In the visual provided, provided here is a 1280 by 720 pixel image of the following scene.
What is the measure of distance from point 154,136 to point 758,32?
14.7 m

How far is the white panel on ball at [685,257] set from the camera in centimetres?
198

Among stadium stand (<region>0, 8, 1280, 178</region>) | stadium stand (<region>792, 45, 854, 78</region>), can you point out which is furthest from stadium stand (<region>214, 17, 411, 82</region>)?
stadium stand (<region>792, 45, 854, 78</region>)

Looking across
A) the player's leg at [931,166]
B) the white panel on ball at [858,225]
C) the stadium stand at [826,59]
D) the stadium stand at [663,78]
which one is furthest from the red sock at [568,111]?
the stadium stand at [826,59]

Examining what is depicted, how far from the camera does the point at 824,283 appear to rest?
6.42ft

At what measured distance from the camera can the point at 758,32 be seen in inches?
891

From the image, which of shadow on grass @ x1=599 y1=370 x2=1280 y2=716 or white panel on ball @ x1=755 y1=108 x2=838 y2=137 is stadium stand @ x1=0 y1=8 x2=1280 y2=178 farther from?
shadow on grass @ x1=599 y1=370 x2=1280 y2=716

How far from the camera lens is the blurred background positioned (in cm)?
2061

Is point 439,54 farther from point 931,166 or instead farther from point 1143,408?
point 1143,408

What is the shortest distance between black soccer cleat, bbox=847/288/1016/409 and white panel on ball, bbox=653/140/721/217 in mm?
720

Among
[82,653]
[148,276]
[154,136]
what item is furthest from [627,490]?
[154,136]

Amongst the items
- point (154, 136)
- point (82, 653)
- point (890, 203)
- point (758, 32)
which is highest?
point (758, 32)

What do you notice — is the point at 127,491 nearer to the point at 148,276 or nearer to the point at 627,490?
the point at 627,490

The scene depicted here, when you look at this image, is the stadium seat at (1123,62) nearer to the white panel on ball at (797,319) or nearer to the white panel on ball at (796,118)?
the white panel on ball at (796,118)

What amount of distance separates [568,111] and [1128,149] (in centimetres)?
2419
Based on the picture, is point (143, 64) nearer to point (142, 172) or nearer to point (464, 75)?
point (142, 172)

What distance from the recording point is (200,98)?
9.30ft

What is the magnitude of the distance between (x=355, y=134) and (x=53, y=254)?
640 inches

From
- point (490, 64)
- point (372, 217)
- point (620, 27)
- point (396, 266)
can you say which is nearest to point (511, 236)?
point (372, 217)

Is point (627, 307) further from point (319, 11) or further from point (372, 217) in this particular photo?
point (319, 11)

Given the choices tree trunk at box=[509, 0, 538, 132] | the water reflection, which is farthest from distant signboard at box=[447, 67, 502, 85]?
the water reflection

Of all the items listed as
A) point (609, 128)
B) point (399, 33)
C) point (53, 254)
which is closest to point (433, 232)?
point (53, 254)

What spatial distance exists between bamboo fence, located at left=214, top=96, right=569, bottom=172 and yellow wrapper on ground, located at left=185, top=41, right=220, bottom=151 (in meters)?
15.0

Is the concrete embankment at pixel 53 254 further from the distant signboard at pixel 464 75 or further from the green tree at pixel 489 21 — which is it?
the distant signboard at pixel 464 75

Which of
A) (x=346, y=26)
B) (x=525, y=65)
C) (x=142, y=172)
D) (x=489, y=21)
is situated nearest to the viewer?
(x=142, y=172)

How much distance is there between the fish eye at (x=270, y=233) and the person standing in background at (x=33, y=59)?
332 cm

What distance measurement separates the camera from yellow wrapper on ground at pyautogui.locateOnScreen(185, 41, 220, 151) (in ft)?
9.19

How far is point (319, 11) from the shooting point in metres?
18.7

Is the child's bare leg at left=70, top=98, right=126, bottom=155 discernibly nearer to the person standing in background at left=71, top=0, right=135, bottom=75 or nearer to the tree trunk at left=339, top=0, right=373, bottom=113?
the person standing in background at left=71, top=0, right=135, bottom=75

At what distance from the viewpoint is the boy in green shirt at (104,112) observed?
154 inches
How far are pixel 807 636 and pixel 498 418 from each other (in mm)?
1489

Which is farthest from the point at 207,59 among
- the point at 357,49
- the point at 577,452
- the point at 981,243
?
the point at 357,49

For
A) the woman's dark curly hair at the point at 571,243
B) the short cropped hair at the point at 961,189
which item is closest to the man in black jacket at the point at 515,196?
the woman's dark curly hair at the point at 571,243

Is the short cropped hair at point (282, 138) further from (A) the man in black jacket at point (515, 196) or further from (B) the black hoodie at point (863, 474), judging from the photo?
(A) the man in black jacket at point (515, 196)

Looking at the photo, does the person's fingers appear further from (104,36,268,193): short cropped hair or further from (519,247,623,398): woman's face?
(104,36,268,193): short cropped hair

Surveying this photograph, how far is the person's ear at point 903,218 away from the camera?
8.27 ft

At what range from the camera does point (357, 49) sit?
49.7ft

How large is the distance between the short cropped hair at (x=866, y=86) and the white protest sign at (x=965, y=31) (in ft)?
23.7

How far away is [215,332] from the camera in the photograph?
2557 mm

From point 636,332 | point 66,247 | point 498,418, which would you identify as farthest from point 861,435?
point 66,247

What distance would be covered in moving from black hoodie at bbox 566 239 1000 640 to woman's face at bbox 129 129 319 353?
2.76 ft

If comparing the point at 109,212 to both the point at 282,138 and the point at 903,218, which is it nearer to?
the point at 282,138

■ ■ ■ ■ ■ ■ ■

Short task: Reproduce all of the data above verbatim, line for line, without changing anything.

Task output:
In the visual provided, provided here is a 1280 by 720 pixel image of the following scene.
What is the measure of distance from point 154,136 to point 758,32?
14.7 m

How far is the white panel on ball at [685,257] set from the camera in centimetres?
198

Among stadium stand (<region>0, 8, 1280, 178</region>) | stadium stand (<region>792, 45, 854, 78</region>), can you point out which is furthest from stadium stand (<region>214, 17, 411, 82</region>)?
stadium stand (<region>792, 45, 854, 78</region>)

Looking across
A) the player's leg at [931,166]
B) the white panel on ball at [858,225]
C) the stadium stand at [826,59]
D) the stadium stand at [663,78]
which one is furthest from the red sock at [568,111]?
the stadium stand at [826,59]

Examining what is depicted, how far from the camera does the point at 824,283 appear to rest?
6.42ft

At what measured distance from the camera can the point at 758,32 be seen in inches?
891

From the image, which of shadow on grass @ x1=599 y1=370 x2=1280 y2=716 or white panel on ball @ x1=755 y1=108 x2=838 y2=137 is stadium stand @ x1=0 y1=8 x2=1280 y2=178 farther from?
shadow on grass @ x1=599 y1=370 x2=1280 y2=716

How far from the camera lens is the blurred background positioned (in cm)?
2061

Is point 439,54 farther from point 931,166 or instead farther from point 1143,408?
point 1143,408

What is the shortest distance between black soccer cleat, bbox=847/288/1016/409 and white panel on ball, bbox=653/140/721/217 in mm?
720

Among
[82,653]
[148,276]
[154,136]
what item is furthest from [627,490]?
[154,136]

Amongst the items
- point (154, 136)
- point (82, 653)
- point (890, 203)
- point (758, 32)
which is highest?
point (758, 32)

What do you notice — is the point at 127,491 nearer to the point at 148,276 or nearer to the point at 627,490?
the point at 627,490

The scene depicted here, when you look at this image, is the stadium seat at (1123,62) nearer to the white panel on ball at (797,319) or nearer to the white panel on ball at (796,118)?
the white panel on ball at (796,118)

What amount of distance separates [568,111] and [1128,149] (in centimetres)?
2419
Based on the picture, is point (143, 64) nearer to point (142, 172) or nearer to point (464, 75)?
point (142, 172)

What distance from the recording point is (200,98)?
9.30ft

What is the magnitude of the distance between (x=355, y=134) and (x=53, y=254)?
640 inches

From
- point (490, 64)
- point (372, 217)
- point (620, 27)
- point (396, 266)
can you say which is nearest to point (511, 236)?
point (372, 217)

Is point (627, 307) further from point (319, 11) or further from point (372, 217) in this particular photo?
point (319, 11)

Given the choices tree trunk at box=[509, 0, 538, 132] | the water reflection, which is farthest from distant signboard at box=[447, 67, 502, 85]?
the water reflection

Of all the items listed as
A) point (609, 128)
B) point (399, 33)
C) point (53, 254)
which is closest to point (433, 232)?
point (53, 254)

What spatial distance exists between bamboo fence, located at left=214, top=96, right=569, bottom=172 and yellow wrapper on ground, located at left=185, top=41, right=220, bottom=151 (in meters)?
15.0

Is the concrete embankment at pixel 53 254 further from the distant signboard at pixel 464 75 or further from the green tree at pixel 489 21 — which is it?
the distant signboard at pixel 464 75

Which of
A) (x=346, y=26)
B) (x=525, y=65)
C) (x=142, y=172)
D) (x=489, y=21)
is situated nearest to the viewer?
(x=142, y=172)

How much distance is there between the fish eye at (x=270, y=233) and the person standing in background at (x=33, y=59)?
332 cm

What distance measurement separates the camera from yellow wrapper on ground at pyautogui.locateOnScreen(185, 41, 220, 151) (in ft)?
9.19

How far is point (319, 11) from the shooting point in metres?
18.7

Is the child's bare leg at left=70, top=98, right=126, bottom=155 discernibly nearer to the person standing in background at left=71, top=0, right=135, bottom=75 or nearer to the tree trunk at left=339, top=0, right=373, bottom=113?
the person standing in background at left=71, top=0, right=135, bottom=75

At what distance from the viewpoint is the boy in green shirt at (104,112) observed?
154 inches
How far are pixel 807 636 and pixel 498 418 from each other (in mm)?
1489

Which is farthest from the point at 207,59 among
- the point at 357,49
- the point at 577,452
- the point at 981,243
?
the point at 357,49

For
A) the woman's dark curly hair at the point at 571,243
B) the short cropped hair at the point at 961,189
which item is closest to the man in black jacket at the point at 515,196?
the woman's dark curly hair at the point at 571,243

Is the short cropped hair at point (282, 138) further from (A) the man in black jacket at point (515, 196) or further from (B) the black hoodie at point (863, 474), judging from the photo?
(A) the man in black jacket at point (515, 196)

Looking at the photo, does the person's fingers appear further from (104,36,268,193): short cropped hair or further from (519,247,623,398): woman's face?
(104,36,268,193): short cropped hair

Surveying this photograph, how far is the person's ear at point 903,218 away from the camera?
8.27 ft

At what range from the camera does point (357, 49) sit?
49.7ft

How large is the distance between the short cropped hair at (x=866, y=86) and the white protest sign at (x=965, y=31) (in ft)?
23.7

How far away is [215,332] from the camera in the photograph?
2557 mm

From point 636,332 | point 66,247 | point 498,418, which would you identify as farthest from point 861,435?
point 66,247

What distance would be covered in moving from black hoodie at bbox 566 239 1000 640 to woman's face at bbox 129 129 319 353?
2.76 ft

If comparing the point at 109,212 to both the point at 282,138 and the point at 903,218, which is it nearer to?
the point at 282,138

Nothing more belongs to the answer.